What is needed
Taking the line that contains "this 780×438 image." as the starting point, give again exactly every line up to and including the last line of the records below.

-------- Supplied information --------

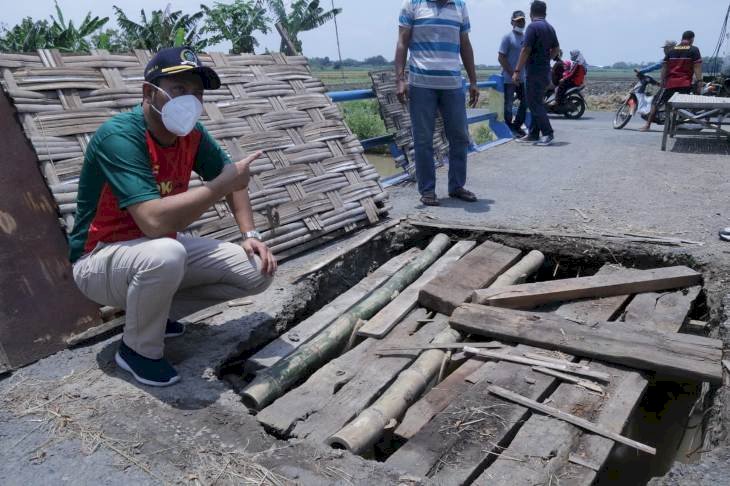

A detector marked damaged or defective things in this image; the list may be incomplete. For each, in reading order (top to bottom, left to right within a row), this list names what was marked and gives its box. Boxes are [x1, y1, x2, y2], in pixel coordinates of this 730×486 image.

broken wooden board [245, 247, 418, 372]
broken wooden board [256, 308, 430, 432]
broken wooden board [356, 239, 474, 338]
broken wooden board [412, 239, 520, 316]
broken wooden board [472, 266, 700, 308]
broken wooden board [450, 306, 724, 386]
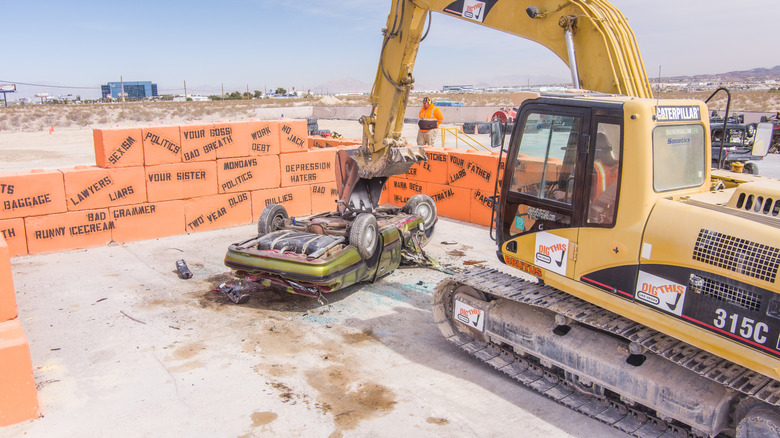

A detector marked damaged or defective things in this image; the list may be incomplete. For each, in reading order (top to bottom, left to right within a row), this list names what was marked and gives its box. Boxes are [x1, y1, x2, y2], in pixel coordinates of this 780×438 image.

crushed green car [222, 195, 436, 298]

--------

Response
A detector marked damaged or defective things in this image; the list may be incomplete. For each, in reading order (top to bottom, left to right within a row), this list names what was marked and gives its box. Boxes are [x1, y1, x2, y2], in pixel coordinates of this 780×438 image.

crushed green car [222, 195, 436, 298]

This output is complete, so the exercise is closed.